Beyond the improved resilience of its grid, OG&E has benefited by strengthening its customer-focused situational awareness of the system to continue providing reliable, life-sustaining, life-enhancing energy solutions. Initially when the team looked at the system, they thought everything looked good and wondered what was missing. After the review with Osmose, they could see what was needed where. Per weather hardening requirements, evaluations are showing that the system can be overstressed by extreme weather events.

The pole-by-pole digital model generated by Osmose using its OsmoVision tool set, O-Calc Pro engineering software and talented pole modeling technicians has given OG&E a deeper understanding of its grid and provided a road map for how to create its own model of resilience, not for tropical hurricanes but for Oklahoma ice storms.
The electric company is making adjustments and progress. Its new resiliency effort is confirming with data and analytics what it suspected, and it is leveraging all the information it has and the expertise of Osmose to make sure it is on the right path.
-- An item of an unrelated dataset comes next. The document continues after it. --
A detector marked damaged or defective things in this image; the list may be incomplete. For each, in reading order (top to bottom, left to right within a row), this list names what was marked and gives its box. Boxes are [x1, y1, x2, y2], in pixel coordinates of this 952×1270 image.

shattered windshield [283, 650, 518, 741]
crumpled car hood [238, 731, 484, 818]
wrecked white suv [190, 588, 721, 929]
Based on this intelligent approach, OG&E has become an industry steward in future proofing its grid infrastructure, anticipating and building additional capacity, upgrading its assets for harsher conditions beyond basic code requirements, and preparing to scale to meet the needs of shifting customer demands and climate conditions.

BOBBY SHAFFER ([email protected]) is the manager of Asset Management at OG&E.  He has served in this position for the last four years. Prior to this he was the distribution reliability engineer responsible for asset lifecycle and reliability for the distribution system. His team designed and built the grid modernization and enhancement programs, business case analyses and benefits reporting as well as establishing rigorous methods for inspecting, tracking and determining system strength and resilience.